What is a Digital Career?

Dr Thomas Montague, State Manager (Victoria and Tasmania), Digital Careers writes his thoughts on digital careers.

These days the big name technology companies like Google employ people with all sorts of backgrounds and capabilities.  You don’t necessarily need to be able to cut code to have a Digital Career. Nor do you necessarily have to have a university degree, though admittedly it does help.  What really counts is passion – a passion to learn, a passion for people and a passion to create.  Of course a sense of humor, some motivation and persistence goes a long way too but generally speaking in the future, businesses of all sizes will need a range of skills to deliver their products and services and chances are these skills will be digitally based.

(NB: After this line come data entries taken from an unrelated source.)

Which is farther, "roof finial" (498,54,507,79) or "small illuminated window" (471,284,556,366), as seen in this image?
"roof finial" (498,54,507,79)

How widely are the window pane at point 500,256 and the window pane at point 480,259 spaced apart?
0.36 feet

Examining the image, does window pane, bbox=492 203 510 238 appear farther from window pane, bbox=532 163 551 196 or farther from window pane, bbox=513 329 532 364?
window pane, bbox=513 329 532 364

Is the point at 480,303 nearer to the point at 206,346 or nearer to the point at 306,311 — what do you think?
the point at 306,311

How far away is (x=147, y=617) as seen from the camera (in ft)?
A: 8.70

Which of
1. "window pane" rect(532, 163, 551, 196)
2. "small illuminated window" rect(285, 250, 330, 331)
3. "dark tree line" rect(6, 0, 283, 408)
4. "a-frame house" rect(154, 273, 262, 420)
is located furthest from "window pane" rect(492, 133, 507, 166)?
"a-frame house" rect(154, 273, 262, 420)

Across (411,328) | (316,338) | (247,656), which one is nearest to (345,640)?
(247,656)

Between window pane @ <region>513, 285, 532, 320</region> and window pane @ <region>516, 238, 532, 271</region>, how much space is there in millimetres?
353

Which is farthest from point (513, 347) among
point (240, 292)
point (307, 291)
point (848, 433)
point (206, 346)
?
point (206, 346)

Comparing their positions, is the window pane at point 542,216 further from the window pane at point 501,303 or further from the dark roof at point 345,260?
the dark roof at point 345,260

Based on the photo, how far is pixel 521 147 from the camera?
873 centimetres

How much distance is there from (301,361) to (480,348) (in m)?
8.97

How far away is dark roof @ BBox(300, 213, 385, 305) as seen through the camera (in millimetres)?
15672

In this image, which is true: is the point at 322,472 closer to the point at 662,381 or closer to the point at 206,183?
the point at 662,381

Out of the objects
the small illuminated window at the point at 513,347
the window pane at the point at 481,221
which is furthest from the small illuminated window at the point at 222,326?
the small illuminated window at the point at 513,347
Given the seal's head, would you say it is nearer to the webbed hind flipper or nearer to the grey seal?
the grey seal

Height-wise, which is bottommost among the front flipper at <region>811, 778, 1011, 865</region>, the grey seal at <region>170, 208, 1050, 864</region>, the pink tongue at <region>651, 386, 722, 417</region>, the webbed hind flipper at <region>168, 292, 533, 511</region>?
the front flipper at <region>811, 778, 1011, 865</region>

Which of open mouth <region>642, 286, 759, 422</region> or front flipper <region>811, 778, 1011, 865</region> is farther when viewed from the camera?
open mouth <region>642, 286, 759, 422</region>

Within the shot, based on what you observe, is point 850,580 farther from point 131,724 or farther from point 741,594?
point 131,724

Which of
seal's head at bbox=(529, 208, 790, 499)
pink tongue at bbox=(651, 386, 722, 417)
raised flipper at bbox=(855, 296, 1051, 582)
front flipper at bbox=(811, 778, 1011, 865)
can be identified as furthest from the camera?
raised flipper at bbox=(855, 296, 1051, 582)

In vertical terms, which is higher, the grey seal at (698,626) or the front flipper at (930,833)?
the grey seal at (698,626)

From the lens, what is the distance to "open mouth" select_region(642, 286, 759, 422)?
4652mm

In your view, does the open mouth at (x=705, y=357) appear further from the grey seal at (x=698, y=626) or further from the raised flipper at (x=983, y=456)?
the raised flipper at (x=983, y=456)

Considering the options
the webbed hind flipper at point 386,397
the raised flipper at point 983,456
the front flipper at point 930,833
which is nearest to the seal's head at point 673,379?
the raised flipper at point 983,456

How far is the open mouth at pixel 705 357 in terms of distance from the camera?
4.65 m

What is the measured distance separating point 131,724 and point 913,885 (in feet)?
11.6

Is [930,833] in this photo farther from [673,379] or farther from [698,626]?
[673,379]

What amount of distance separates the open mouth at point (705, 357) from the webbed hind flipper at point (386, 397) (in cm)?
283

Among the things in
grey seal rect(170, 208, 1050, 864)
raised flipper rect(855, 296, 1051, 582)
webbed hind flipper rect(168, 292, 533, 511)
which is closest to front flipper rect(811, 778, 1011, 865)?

So what do you need to do to develop the skills necessary to build your fabulous digital career?  Well it depends on what you like to do and where your skill sets and passions lie but it also depends on types of problems you are trying to solve or services you are inclined to provide.  A helpful tool here is a career map produced by the Australian Computer Society foundation (http://www.acsfoundation.com.au/static_promo.cfm ).  The 60 or so careers identified by the ACS are just the tip of the iceberg and like and like the shape of an iceberg the types of digital careers available are evolving all the time.

A good place to start is with some foundational knowledge in coding and what an operating system is, as this will give you an appreciation of the possibilities and limitations of the technology. The type of code commonly used will change over time but knowing one will help you learn others later on if you persist with coding.  It can also enable you to make and maintain you own websites and the look, feel and performance of your hardware whether the hardware is a quadcopter or the latest e-textiles.  Yes digital will soon be part of the very fabric of the clothes you put on, just as it is part of the car you drive or drive in, your phone and the sound, lighting and heating systems around you.

In the future you won’t be able to avoid using digital technologies so why not know about them and how they work?  Being a consumer is not quite the same as being a creator yet it’s the creators and innovators that will start and grow the businesses of the future whether it’s in digital design, health technology, virtual and augmented reality, 3D printing or agriculture.  Opportunities abound for those that understand and appreciate how digital technologies work, what they can and can’t do and for those with new ideas of how the technology can be used to solve problems, educate and entertain people.  The image above of the fountain in Adelaide shows the art created using lighting and valves controlled by digital processors and programming.